Pêche : la colère des professionnels qui dénoncent leurs conditions de navigation, des dizaines de bateaux sont à quai

Des déchets de poissons déversés devant la direction de la Mer. Une action symbolique qui n’a pas été revendiquée. Les professionnels se renvoient la balle, mais sont unanimes pour dénoncer leurs actuelles conditions de navigation fixées par l’Etat. Des dizaines de bateaux sont à quai. 
L’image est forte. Des poissons et des déchets maculant la façade de la direction de la Mer, jonchant le trottoir et une partie de la rue. Des déchets déversés durant la nuit, et dont l’origine reste mystérieuse.
Une chose est sure, les professionnels de la pêche sont asphyxiés. Selon plusieurs armateurs, près de la moitié de la flotte de pêche guyanaise est bloquée à quai pour des raisons réglementaires. Parmi les raisons du blocage : la difficulté des capitaines à obtenir une reconnaissance de leurs compétences, dans le cadre d’un plan de Validation des Acquis de l’expérience. Et sans le diplôme de « Capitaine 200 », finies les sorties en mer de quatre jours, qui étaient la norme pour la pêche artisanale côtière.


L'exemple de Julio 

Depuis deux mois, Julio est à quai avec son bateau, à Dégrad Des Cannes. Capitaine depuis plus de dix ans en Guyane, ce Brésilien originaire du Para a toujours travaillé dans la pêche. Mais l’administration française ne l’autorise plus à sortir en mer comme avant.
Julio Gomes da Costa, capitaine du « Ricardo II » se confie : 

"Le problème aujourd'hui, c'est qu'il ne veulent pas nous faire sortir. Quand on a une famille, un logement, c'est un problème car le coût de la vie est très élevé". 

 

Une VAE mal adaptée 


En Guyane, la flotte de pêche ne respecte pas les normes européennes. Depuis plusieurs mois, l’Etat a lancé un plan de formation des équipages par la VAE, ou Validation des Acquis de l’expérience. Fin connaisseurs de la mer mais non francophones, peu à l’aise à l’écrit, la plupart des capitaines ont obtenu une capacité qui ne les autorise pas à prendre la mer plus de 24 heures.
Richard Soudine  armateur du « Ricardo II » explique :

"Les capitaines n'ont pas cette VAE qui est pour 96H c'est à dire capitaine 200, ils ont le CACCP qui est validé pour 24H, cela ne couvre même pas leurs dépenses quotidiennes". 


Des marins sans revenus


Cet armateur a deux bateaux bloqués à quai. Il ne sait plus comment faire face aux dépenses de son entreprise. Et pour les marins sans revenus, c’est la galère.
Manoel Rose Miro Do Nascimento Abreu, marin sur le « Ricardo II » se plaint : 

"Les navires ne peuvent pas pêcher sans autorisation, le Patron n'a plus d'argent pour nous payer. C'est très difficile".
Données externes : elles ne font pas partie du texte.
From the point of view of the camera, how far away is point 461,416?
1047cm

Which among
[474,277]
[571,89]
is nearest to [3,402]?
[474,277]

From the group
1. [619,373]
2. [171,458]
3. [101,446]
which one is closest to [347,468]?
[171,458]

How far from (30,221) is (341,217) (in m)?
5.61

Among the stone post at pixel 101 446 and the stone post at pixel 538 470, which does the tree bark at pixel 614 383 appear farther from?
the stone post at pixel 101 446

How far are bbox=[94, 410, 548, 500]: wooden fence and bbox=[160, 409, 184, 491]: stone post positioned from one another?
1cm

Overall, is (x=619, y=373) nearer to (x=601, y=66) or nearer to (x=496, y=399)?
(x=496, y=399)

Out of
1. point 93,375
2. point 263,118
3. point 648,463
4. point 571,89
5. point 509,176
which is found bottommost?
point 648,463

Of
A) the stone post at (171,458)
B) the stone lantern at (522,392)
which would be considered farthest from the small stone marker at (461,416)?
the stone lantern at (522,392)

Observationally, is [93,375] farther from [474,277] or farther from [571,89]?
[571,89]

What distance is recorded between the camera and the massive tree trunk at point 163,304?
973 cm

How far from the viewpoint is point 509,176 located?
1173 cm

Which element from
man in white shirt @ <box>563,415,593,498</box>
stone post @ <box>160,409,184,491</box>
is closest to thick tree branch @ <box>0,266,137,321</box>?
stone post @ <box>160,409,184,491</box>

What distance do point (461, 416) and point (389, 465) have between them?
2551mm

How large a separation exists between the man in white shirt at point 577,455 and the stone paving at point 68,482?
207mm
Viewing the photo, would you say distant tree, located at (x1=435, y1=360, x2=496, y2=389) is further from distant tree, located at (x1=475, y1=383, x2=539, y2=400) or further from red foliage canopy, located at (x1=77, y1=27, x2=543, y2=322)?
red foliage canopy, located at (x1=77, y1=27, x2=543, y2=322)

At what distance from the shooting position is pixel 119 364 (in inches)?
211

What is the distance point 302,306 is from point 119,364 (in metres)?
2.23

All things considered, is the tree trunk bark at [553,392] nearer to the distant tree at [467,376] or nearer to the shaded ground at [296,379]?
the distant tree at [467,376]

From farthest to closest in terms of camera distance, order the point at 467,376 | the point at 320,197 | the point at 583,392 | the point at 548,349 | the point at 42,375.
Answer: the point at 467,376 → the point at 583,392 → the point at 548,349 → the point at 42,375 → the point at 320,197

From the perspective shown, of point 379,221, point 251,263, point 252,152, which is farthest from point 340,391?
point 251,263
Les armateurs en difficulté 

Au village Chinois, des armateurs de Cayenne retrouvent des patrons pêcheurs venus de Saint Georges de l’Oyapock…Ils font face aux mêmes difficultés…
Marc Dos Santos, président de « Torche », l’association des pêcheurs de Saint Georges de l’Oyapock exaspérés : 

"Les bateaux sont en train de pourrir. Soit je transborde des marins sur un autre navire pour qu'ils puissent travailler, soit ils restent au chômage technique. La plus grande difficulté est le manque de marins et la formation qu'ils doivent passer. C'est vraiment compliqué". 


Acculés par les dépenses, certains patrons font quand même sortir leurs bateaux, au risque d’être sanctionnés. Selon plusieurs armateurs, près de la moitié des 130 navires de pêche guyanais seraient bloqués à quai pour des raisons réglementaires. Du côté de l’Etat, la direction de la Mer n’a pas souhaité communiquer pour le moment.